Kulluğa bel bağlar isen şâm‐u seher ağlar isen,
Sular gibi çağlar isen tez bulunur ummân sana.
Gāye, deryâları bulmak. Şelâle olup akmak, yerleri yırtarak geçmenin ötesinde, denize kavuşmak. Yûnus gibi derviş olmak.
“Deryâlar içinde susuz gezerim
Beni kandıracak umman bulunmaz.”
Erzurumlu İbrâhim Hakkı (ks) gibi sonsuzluğa göz dikmek.
“Aşktır vâsıta-i vuslat-ı yâr
Aşktır râbıta-i kurb-i nigâr”
Yāni yâr-ı hakīkī olan Cenâb-ı Mevlâ’ya ulaşmanın vâsıtası, O’na yakınlığın imkânı aşktır. Yanmanın yakılmanın, adam olup irfâna ermenin geçitlerinden biridir aşk.
Fuzulî: “Aşk imiş her ne var ālemde. İlim, bir kıyl-ü kāl imiş ancak.”
Dünyâda her ne var ise kaynağı aşktır; İlim ise kuru bir laftan ibâret.
Duygularını temiz bir aşkla, iffet süzgecinden geçiren pâk olur ancak. Mecnun Mevlâ deyince arındı. Sanem diyen Zeleyha, Samed deyince duruldu.

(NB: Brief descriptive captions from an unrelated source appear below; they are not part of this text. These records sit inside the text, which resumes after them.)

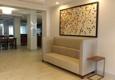 Holiday Inn Express & Suites Dyersburg - Dyersburg, TN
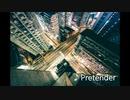 (歌ってみた)PretenderOfficial髭男dism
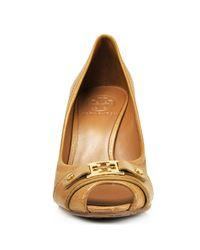 Tory Burch | Brown Carnell - Tan Leather Cork Peep Toe Wedge | Lyst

Mecnûn’a sordular Leylâ nic’oldu
Leylâ gitdi adı dillerde kaldı
Benim gönlüm şimdi bir Leylâ buldu
Yürü Leylâ ki ben Mevlâ’yı buldum
Leylâ Leylâ derken Allâh’ı buldum
Said Nursî (ks) Hakk Teālâ’yı bulmayı, ummanlara dalmayı şarta bağlar. O da Hakk emrine ittibâ, uymaktır.
“Cemâline muhabbet etmek, celâlinden havf etmek”.
Mevlânâ (ks): “Sır gibi seversen eğer murâdın gerçekleşir. Çünkü tohum toprağa gizlenirse yeşerir.”
Bal peteğe sırlanınca korunur. Sâlik “serimizi başımızı veririz, sırrımızı vermeyiz” dediği için, daha büyük fazla ikrâma lâyık olur.
El arabasında satılır ayna tarak, iğne iplik. Altın gümüş, yâkut zümrüt şifreli kasalarda saklanır.
Kulluğun esrârı da gizlidir gönüllerde. Îmanda mārifet, namazda haşyet, oruçta takvâ, hacda âhirete göç, zekâtta pâklık, dostukta, cihadda ve bütün tāatte rızā, kalbdedir. Meyve kabuğuyla yenmez, sağlıklı mīdeye inmez. İbâdetlerde Allah Teālâ’yı görür gibi ibâdet edip, sen O’nu görmüyor olsan da O’nun seni gördüğünü bilerek, ihsanla yapılan kulluk, kabûl dergâhına ulaşır. Yiyecek ve içeceğin nasıl tadı alınırsa, kulluğun da tad ve lezzeti alınır. Eğer mīde hasta, koronavirüs olmamışsa, yediklerinin lezzet ve kokusunu duyar. Nefs ıslâh olur, sultānî ruh gālib olursa, takvânın, mārifetüllâhın zevki duyulur.